### EXERCISE OBJECTIVE
Continue the annotation configuration text below from the point where it ends.

Annotation Configuration

Annotation config files follow the INI file format and specify a list of annotators and their options in the form of sections and properties. The annotation.conf file which can be found in the data repository is the default annotation config.

Each annotator is described in a single section. The name of the section must be unique, but since it does not influence the annotation process, it can be chosen freely. Lines starting with # are ignored.

All annotators are configured in a similar manner, using three main properties - annotator, options and columns. annotator has a single value, but the other two properties have sub-properties separated with a ..

Example Configuration

[DEFAULT]
GENOMIC_SCORES_HG19 = %(scores_hg19_dir)s

###############################
[Step-CADD-Score]

annotator = score_annotator.NPScoreAnnotator

options.scores_file = %(GENOMIC_SCORES_HG19)s/CADD/CADD.bedgraph.gz

columns.raw = cadd_raw
columns.phred = cadd_phred

###############################
[Step-MPC-Score]

annotator = score_annotator.NPScoreAnnotator

options.scores_file = %(GENOMIC_SCORES_HG19)s/MPC/fordist_constraint_official_mpc_values_v2.txt.gz

columns.MPC = mpc

#######################################
[gnomAD genome Frequency]

annotator = frequency_annotator.FrequencyAnnotator

options.scores_file = %(GENOMIC_SCORES_HG19)s/gnomAD_genome/gnomad.genomes.r2.1.sites.tsv.gz

columns.AF = genome_gnomad_af
columns.AF_percent = genome_gnomad_af_percent

columns.AC = genome_gnomad_ac
columns.AN = genome_gnomad_an
columns.controls_AC = genome_gnomad_controls_ac
columns.controls_AN = genome_gnomad_controls_an
columns.controls_AF = genome_gnomad_controls_af
columns.non_neuro_AC = genome_gnomad_non_neuro_ac
columns.non_neuro_AN = genome_gnomad_non_neuro_an
columns.non_neuro_AF = genome_gnomad_non_neuro_af
columns.controls_AF_percent = genome_gnomad_controls_af_percent
columns.non_neuro_AF_percent = genome_gnomad_non_neuro_af_percent

#######################################
[gnomAD exome Frequency]

annotator = frequency_annotator.FrequencyAnnotator

options.scores_file = %(GENOMIC_SCORES_HG19)s/gnomAD_exome/gnomad.exomes.r2.1.sites.tsv.gz

columns.AF = exome_gnomad_af
columns.AF_percent = exome_gnomad_af_percent

columns.AC = exome_gnomad_ac
columns.AN = exome_gnomad_an
columns.controls_AC = exome_gnomad_controls_ac
columns.controls_AN = exome_gnomad_controls_an
columns.controls_AF = exome_gnomad_controls_af
columns.non_neuro_AC = exome_gnomad_non_neuro_ac
columns.non_neuro_AN = exome_gnomad_non_neuro_an
columns.non_neuro_AF = exome_gnomad_non_neuro_af
columns.controls_AF_percent = exome_gnomad_controls_af_percent
columns.non_neuro_AF_percent = exome_gnomad_non_neuro_af_percent

annotator

annotator = <annotator python file name>.<annotator class name>

This property indicates the type of the annotator.

Stored items:

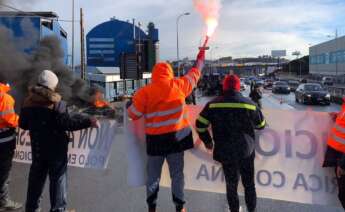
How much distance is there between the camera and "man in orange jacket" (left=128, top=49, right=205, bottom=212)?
15.1 feet

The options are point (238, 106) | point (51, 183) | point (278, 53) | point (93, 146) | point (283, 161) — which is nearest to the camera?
point (238, 106)

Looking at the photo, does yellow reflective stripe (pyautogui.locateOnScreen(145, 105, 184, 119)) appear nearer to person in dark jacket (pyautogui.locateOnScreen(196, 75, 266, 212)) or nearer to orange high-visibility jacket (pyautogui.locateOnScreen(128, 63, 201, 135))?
orange high-visibility jacket (pyautogui.locateOnScreen(128, 63, 201, 135))

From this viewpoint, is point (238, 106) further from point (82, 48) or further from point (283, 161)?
point (82, 48)

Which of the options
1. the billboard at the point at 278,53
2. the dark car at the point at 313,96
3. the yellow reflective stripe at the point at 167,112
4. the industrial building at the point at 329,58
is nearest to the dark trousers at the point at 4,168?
the yellow reflective stripe at the point at 167,112

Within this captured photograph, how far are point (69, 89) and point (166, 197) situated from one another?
26.3 m

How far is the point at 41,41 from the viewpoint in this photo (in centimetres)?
2792

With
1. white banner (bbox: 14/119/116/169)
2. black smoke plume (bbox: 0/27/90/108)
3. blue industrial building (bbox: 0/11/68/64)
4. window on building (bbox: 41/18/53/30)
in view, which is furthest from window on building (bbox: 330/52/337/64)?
white banner (bbox: 14/119/116/169)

### ANSWER SPACE
Value	Description
annotator_base.CopyAnnotator	Duplicates the given columns.
cleanup_annotator.CleanupAnnotator	Removes the given columns from the output file.
dbnsfp_annotator.dbNSFPAnnotator	Annotate variants using scores from dbNSFP.
effect_annotator.VariantEffectAnnotator	Annotate variants with their effects.
frequency_annotator.FrequencyAnnotator	Annotate variants with a frequency score.
score_annotator.PositionScoreAnnotator	Annotate variants with a score file by the position/location of the variant.
score_annotator.PositionMultiScoreAnnotator	Identical in function to PositionScoreAnnotator, but uses a directory with multiple score files.
score_annotator.NPScoreAnnotator	Annotate variants with a score file by the location and the type of the variant.
lift_over_annotator.LiftOverAnnotator	Create a column with the variant’s location lifted over.
vcf_info_extractor.VCFInfoExtractor	Extract key-value pairs from a VCF file’s INFO column as separate columns.

options.*

options.<option name> = value

These are custom options that will be passed to the annotator. Each annotator provides different options that can be set.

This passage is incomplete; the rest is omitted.